A similar sentiment was expressed by the Governor of Texas, Dolph Briscoe. Though he is feeling little financial pressure these days because of his state's energy tax revenues, he is already worrying about balancing the budget in fiscal 1978 — two years away. To avoid a tax increase then, he has pledged to trim the budget.
A similar attitude prevails in the state house in Massachusetts, where Gov. Michael S. Dukakis has just acceded reluctantly to a $364 million tax package to support his minimal budget of $3 billion.
[From the Portland Press Herald, Dec. 8, 1975]
BUDGET CRISES
The nation has become so preoccupied with New York City's desperate financial situation that it tends to overlook painful symptoms of the same illness elsewhere in the country.
Budget crises may not be of epidemic proportions but they are so common as to indicate a widespread fiscal problem.
Right here in Maine it's almost impossible to know what the financial situation is. Governor Longley's office talks of costs reduced, money saved and the prospect of a legislative session without a tax increase.
But members of the Appropriations and Financial Affairs Committee warn that only swift action can avoid a financial crisis in the state's affairs. They say they have found no substantial savings, that a school deficit could go as high as $9 million and that the state income will fall short $2– $3 million. There are mutterings of a strike by state employes unless wages are adjusted and the University of Maine is taking drastic action to meet its money problem.
In the preoccupation with New York City, it was hardly noticed that one of that city's smaller municipal neighbors, Yonkers, was rescued from default. Governor Carey and the state legislature provided $25 million in emergency aid in return for which Yonkers surrendered its fiscal responsibility to an Emergency Financial Control Board.

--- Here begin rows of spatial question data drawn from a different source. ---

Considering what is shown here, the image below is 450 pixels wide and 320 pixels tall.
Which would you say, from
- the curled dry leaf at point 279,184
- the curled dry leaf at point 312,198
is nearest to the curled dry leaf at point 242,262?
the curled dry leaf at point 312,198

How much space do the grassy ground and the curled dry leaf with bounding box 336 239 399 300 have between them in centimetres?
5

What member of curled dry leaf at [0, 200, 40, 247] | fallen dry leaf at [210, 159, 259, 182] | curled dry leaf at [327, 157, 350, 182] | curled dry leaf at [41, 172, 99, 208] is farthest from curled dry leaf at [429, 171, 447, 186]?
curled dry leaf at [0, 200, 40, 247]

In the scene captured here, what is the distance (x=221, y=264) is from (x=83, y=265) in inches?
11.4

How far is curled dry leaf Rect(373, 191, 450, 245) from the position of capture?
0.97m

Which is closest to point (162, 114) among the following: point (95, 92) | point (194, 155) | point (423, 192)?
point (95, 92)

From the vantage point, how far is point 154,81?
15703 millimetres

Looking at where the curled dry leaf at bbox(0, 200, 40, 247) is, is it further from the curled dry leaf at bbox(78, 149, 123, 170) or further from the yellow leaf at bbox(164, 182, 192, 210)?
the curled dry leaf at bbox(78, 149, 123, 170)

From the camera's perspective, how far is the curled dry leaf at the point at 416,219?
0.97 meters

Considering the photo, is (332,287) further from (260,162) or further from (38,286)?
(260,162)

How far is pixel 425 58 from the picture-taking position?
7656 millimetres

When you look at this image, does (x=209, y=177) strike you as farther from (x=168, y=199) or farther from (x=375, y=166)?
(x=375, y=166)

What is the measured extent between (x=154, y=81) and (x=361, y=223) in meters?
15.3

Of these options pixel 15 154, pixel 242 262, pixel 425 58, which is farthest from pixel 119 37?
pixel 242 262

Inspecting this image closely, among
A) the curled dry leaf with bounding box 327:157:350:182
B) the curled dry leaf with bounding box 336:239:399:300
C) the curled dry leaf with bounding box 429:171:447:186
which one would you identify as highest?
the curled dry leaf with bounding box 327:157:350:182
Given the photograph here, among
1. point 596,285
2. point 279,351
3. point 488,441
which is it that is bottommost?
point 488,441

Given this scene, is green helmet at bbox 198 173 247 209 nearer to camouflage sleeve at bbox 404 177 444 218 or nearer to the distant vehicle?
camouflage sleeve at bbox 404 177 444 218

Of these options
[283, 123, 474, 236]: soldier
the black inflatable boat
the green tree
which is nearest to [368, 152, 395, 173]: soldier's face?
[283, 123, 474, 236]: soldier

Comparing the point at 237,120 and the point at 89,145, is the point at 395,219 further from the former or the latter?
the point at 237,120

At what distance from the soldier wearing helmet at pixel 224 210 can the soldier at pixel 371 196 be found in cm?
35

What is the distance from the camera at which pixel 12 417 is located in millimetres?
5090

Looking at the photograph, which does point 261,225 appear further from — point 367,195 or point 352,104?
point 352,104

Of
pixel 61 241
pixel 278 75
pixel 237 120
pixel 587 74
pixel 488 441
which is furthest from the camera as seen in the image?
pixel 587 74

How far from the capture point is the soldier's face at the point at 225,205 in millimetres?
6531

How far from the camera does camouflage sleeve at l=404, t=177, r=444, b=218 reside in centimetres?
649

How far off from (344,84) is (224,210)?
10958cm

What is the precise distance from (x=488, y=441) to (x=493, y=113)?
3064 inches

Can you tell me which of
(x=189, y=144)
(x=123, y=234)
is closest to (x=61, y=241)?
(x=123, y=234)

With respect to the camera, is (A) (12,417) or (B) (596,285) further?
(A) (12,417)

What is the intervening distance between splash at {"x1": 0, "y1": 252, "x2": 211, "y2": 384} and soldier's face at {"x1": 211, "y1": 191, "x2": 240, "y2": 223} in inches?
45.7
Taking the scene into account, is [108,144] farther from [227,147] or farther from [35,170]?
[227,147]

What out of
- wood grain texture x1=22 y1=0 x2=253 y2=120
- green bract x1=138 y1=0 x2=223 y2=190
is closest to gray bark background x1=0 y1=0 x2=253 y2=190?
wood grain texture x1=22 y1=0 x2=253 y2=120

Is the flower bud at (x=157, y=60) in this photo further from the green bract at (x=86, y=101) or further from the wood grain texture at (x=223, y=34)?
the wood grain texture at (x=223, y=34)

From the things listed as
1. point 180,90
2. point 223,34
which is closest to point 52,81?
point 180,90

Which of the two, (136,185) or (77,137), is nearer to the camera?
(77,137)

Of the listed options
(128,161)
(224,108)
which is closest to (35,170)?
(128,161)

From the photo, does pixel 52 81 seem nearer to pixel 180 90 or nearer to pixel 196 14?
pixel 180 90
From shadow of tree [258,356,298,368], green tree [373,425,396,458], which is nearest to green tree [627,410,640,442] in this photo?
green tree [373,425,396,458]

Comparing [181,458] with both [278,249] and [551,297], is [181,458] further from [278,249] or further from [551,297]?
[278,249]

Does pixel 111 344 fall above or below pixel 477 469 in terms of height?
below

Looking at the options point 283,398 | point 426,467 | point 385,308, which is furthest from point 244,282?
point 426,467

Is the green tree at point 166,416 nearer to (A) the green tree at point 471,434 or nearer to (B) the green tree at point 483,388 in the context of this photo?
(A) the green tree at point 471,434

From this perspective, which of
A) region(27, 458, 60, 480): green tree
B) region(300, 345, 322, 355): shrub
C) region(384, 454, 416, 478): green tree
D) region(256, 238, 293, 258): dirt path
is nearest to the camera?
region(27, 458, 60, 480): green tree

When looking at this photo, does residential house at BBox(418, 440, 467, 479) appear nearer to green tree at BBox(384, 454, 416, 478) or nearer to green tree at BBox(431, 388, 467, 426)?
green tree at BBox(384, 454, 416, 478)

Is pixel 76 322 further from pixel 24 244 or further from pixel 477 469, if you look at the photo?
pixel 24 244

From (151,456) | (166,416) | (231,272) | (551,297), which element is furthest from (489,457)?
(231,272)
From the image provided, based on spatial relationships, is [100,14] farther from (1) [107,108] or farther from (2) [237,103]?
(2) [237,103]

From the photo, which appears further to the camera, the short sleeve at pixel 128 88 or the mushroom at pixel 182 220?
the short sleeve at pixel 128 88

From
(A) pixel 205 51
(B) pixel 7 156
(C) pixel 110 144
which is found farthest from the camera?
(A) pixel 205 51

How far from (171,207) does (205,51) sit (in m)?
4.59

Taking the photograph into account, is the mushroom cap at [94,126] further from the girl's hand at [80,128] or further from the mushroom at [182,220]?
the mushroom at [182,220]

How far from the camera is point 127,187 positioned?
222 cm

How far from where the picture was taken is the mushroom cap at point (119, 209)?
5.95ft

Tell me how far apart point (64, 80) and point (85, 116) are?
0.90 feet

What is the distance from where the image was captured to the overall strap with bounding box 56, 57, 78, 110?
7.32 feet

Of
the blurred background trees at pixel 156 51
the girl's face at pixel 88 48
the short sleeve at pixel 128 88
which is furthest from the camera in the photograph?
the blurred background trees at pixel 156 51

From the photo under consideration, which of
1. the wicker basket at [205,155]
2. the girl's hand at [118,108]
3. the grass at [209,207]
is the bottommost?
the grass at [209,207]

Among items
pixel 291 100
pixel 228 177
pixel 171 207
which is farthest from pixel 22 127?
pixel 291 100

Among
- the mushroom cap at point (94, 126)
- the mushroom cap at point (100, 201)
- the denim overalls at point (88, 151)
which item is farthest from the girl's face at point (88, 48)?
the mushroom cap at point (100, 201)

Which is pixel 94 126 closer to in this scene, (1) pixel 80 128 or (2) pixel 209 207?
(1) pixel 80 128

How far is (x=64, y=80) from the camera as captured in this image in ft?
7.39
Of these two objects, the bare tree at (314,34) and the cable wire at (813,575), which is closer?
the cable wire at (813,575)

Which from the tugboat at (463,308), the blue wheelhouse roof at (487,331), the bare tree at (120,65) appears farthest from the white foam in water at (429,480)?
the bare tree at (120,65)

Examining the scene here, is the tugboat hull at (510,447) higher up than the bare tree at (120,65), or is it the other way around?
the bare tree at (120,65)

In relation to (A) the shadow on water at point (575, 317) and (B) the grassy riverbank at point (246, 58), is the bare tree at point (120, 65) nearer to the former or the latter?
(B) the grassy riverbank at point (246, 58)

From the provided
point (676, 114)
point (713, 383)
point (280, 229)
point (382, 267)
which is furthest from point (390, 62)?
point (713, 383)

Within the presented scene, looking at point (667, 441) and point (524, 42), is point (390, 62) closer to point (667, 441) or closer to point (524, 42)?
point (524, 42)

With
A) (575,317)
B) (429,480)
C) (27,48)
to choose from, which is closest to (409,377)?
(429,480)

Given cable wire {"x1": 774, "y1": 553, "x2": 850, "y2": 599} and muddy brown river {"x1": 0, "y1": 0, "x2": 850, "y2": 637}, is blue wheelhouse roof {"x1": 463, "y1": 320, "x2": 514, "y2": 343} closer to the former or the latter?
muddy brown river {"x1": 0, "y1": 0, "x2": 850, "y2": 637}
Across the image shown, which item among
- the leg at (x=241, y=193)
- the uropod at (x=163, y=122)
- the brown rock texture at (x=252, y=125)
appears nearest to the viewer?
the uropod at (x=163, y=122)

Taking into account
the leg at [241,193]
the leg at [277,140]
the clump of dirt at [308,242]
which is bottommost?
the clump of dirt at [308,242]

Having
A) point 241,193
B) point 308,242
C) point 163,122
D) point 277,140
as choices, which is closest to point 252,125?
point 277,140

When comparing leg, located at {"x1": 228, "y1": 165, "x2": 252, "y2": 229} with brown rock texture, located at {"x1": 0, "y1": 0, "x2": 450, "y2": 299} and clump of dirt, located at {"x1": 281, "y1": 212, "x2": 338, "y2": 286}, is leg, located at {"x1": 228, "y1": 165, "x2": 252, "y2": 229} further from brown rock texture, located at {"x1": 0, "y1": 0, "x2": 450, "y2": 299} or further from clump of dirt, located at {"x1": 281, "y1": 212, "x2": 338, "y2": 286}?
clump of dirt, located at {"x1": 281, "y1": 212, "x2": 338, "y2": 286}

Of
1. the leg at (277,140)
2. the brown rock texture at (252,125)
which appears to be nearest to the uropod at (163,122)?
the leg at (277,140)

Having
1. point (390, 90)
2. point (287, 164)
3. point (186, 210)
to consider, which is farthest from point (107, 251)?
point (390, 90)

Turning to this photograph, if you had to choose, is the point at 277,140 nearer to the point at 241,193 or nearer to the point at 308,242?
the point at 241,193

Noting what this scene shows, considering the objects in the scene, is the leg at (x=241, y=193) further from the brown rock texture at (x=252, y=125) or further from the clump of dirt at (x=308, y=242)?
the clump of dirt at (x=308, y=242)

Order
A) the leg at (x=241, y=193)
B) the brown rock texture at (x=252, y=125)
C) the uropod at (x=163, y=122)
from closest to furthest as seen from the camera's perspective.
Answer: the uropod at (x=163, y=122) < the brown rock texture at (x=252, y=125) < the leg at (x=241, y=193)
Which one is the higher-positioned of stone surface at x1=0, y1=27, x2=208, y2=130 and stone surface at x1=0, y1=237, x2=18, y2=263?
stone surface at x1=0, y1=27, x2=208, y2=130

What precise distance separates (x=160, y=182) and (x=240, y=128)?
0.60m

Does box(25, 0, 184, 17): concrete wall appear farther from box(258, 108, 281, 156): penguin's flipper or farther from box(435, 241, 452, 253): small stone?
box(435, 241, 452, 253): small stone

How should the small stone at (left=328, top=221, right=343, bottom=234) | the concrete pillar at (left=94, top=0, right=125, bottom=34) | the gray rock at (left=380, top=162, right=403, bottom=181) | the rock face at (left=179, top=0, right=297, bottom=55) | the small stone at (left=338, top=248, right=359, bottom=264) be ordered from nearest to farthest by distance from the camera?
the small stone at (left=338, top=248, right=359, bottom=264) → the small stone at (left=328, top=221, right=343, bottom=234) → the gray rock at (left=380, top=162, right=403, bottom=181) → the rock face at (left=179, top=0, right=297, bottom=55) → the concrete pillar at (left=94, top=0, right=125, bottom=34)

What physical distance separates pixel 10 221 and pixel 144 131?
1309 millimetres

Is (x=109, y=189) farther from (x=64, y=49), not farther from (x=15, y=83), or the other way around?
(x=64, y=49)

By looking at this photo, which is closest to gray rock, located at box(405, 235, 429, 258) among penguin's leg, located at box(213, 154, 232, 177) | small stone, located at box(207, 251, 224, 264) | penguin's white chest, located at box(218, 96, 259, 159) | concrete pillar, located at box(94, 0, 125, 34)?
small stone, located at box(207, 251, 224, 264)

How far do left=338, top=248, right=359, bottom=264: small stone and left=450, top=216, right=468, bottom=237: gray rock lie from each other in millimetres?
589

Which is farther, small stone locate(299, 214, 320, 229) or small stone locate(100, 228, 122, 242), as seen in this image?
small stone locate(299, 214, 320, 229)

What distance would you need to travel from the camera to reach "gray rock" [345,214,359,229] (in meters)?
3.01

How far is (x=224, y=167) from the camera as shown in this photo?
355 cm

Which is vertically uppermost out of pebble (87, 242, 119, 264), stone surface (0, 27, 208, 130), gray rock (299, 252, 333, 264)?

The Commonwealth of Massachusetts is in shaky financial condition. Bay State officials have overestimated revenues, including federal aid that never materialized, while underestimating expenses, particularly welfare. At the same time, costly new social programs were introduced.
The nation's Capital is in trouble too. The District of Columbia faces a $45.5 million budget deficit this year and it has $1 billion in unfunded pension obligations. As in New York City, the ratio of municipal workers to city residents is unusually high.
New York City's condition is acute. But it is an illness to which a great many cities and states are susceptible and Maine is not without its symptoms.